** START OF EXCERPT **
Ok, so I'm having a big problem right now, I have a girlfriend that I love more than anything!! She's absolutely, no doubt in my min,d the best thing that's ever happened to me. Here's the problem though; she's not a virgin and I am, but she doesn't want to have sex with me, because she regrets it and is becoming a stronger Christian, and wants to wait until marriage (but it's still too early for that). I *am* a Christian, but not a very good one, and it's something I plan on working on in the future, but that's not something to discuss right now. What I'm having trouble dealing with, is she used to be sooooo into sex, and she's given most her past boyfriends hand jobs and blow jobs, and had sex with one. She's had cyber sex with about three different guys who weren't even her boyfriends. We still talk about sex pretty often, and one time we did get carried away and got very, very handsy, but that seems like a one time thing, b/c she regrets it...
What's getting me down is that I feel like as she's becoming closer to Christ, she's changing, and avoids a lot of that stuff now, like she almost completely refuses to even wear skirts or short shorts...I'm the only boyfriend she's ever loved, and it's just getting me down that I never got any of that from her...she even sent her guy friend snaked pictures once! Is it all in my imagination that she's losing her extremely high sex drive?? Does this happen to all girls?
I just want some help b/c I hate this getting in the way of my love for her...any help would be great!!
Thanks soo much!


Answers

Written by dusky1 42 days ago Rating: 0 | Rate Answer: + -

I think that if ur letting your g/f desire to be closer to God be such a huge issue in your relaionship then you don't really love her. From what I can see, her high sex drive was most probably due to curiosity and it ended because she wasn't ready for sex, but engaged in it, and now she regrets it or maybe she had a bad experience. Girls are really sensitive about these things, so I can guarantee that the more you pressure her the more ur going to push her away. If a girl who used to love sex, and is not a virgin all of a sudden ups and stops, then there's more to it that her christianity, trust me. It sounds psychological...because once you 'pop' it's a bit hard to stop, and even harder in a relationship whith a guy who constantly asks for it. Another thing...her past relationships and what she did with other guys is irrelevant to you....personally, if I was with you and you kept briniging it up as justification to 'get some' I would get really pissed off. Further more, it could also be that she regrets doing all that she did with all those guys in the past and probably thinks of herself as dirty for it or something, so using it against her, is really not going to help your case. Finally, if a girl wants to wait until marriage you should respect that if you really love her. If you can't then leave her. Because look at it this way....if she gives in to you, then she'll probably resent it and you afterwards. So give her a break (not literally, lol)
** END OF EXCERPT **
** START OF EXERCISE INPUTS **
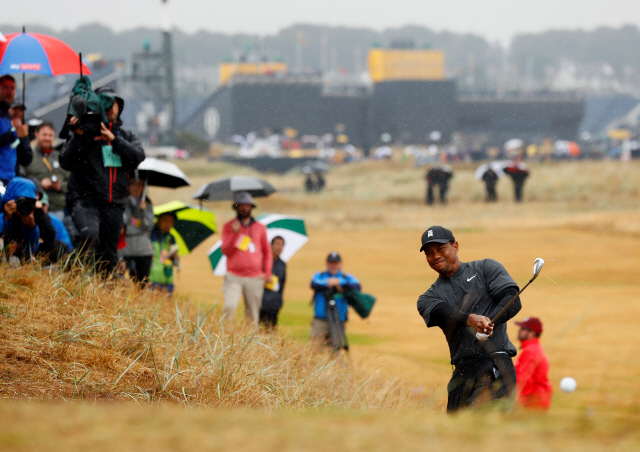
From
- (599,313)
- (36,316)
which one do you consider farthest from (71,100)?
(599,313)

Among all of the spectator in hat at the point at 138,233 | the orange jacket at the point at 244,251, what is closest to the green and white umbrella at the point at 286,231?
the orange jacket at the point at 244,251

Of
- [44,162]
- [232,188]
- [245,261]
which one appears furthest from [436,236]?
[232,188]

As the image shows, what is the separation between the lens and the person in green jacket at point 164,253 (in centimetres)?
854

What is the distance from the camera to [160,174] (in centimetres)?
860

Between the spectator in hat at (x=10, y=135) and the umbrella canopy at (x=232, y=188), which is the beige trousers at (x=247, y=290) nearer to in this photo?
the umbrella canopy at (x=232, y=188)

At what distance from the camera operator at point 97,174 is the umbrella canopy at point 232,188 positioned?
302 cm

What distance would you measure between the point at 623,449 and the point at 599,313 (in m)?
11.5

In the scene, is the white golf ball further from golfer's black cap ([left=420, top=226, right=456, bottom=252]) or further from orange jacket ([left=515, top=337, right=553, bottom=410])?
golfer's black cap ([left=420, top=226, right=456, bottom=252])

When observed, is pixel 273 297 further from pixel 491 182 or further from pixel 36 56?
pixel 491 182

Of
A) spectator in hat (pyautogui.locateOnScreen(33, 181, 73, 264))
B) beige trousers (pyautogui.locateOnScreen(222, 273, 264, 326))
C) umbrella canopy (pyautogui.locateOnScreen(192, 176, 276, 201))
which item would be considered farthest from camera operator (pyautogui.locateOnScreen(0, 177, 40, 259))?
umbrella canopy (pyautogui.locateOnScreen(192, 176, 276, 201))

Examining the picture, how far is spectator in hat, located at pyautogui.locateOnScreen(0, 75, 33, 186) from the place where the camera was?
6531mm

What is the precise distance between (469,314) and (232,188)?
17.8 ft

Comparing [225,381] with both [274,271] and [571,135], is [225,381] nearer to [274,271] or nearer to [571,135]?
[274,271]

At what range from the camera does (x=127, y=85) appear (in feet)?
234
** END OF EXERCISE INPUTS **
** START OF EXERCISE INPUTS **
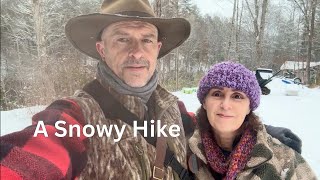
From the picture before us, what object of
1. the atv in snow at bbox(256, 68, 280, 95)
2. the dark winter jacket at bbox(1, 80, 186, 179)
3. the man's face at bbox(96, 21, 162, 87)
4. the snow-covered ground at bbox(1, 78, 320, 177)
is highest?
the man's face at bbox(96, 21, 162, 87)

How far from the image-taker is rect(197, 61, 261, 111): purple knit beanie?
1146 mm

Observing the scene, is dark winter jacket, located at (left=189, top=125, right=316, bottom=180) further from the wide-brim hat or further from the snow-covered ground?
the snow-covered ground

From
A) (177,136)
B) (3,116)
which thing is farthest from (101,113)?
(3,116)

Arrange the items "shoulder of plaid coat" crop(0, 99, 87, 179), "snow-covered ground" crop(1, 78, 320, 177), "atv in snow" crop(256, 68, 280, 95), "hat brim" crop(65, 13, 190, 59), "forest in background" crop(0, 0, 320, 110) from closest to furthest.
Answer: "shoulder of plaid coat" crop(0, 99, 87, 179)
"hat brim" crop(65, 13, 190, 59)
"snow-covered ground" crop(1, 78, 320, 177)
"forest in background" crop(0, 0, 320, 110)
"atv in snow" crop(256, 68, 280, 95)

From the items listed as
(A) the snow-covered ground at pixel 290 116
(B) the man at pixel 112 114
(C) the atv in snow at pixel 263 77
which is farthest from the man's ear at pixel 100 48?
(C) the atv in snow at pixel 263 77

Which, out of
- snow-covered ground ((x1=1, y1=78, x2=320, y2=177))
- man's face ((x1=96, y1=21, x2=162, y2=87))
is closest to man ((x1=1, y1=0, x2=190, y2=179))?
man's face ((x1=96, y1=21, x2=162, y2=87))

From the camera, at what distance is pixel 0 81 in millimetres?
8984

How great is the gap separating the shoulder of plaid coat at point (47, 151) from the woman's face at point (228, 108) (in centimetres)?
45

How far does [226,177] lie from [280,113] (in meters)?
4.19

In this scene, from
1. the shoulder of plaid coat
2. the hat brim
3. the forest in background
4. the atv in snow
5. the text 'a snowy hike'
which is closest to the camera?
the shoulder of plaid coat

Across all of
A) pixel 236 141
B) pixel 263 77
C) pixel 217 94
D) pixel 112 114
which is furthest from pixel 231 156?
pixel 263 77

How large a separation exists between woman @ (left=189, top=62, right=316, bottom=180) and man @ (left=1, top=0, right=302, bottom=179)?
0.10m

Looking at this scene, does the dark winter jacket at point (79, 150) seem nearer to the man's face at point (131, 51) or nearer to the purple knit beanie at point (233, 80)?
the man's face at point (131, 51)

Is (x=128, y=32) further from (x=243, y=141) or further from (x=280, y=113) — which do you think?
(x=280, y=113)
** END OF EXERCISE INPUTS **
▶ [TASKS TO PERFORM]:
a. Answer these questions about the advice thread, one per line:
(i) What does the writer of the opening post say about his own standing as a Christian?
(ii) How long ago was the reply by dusky1 written?
(iii) What rating does that reply show?
b. Tally the lines in the records that contain the string "operator", and give only the number.

▶ [EXERCISE RESULTS]:
a.
(i) He is a Christian, but not a very good one, and he plans to work on it in the future.
(ii) 42 days ago.
(iii) 0.

b. 2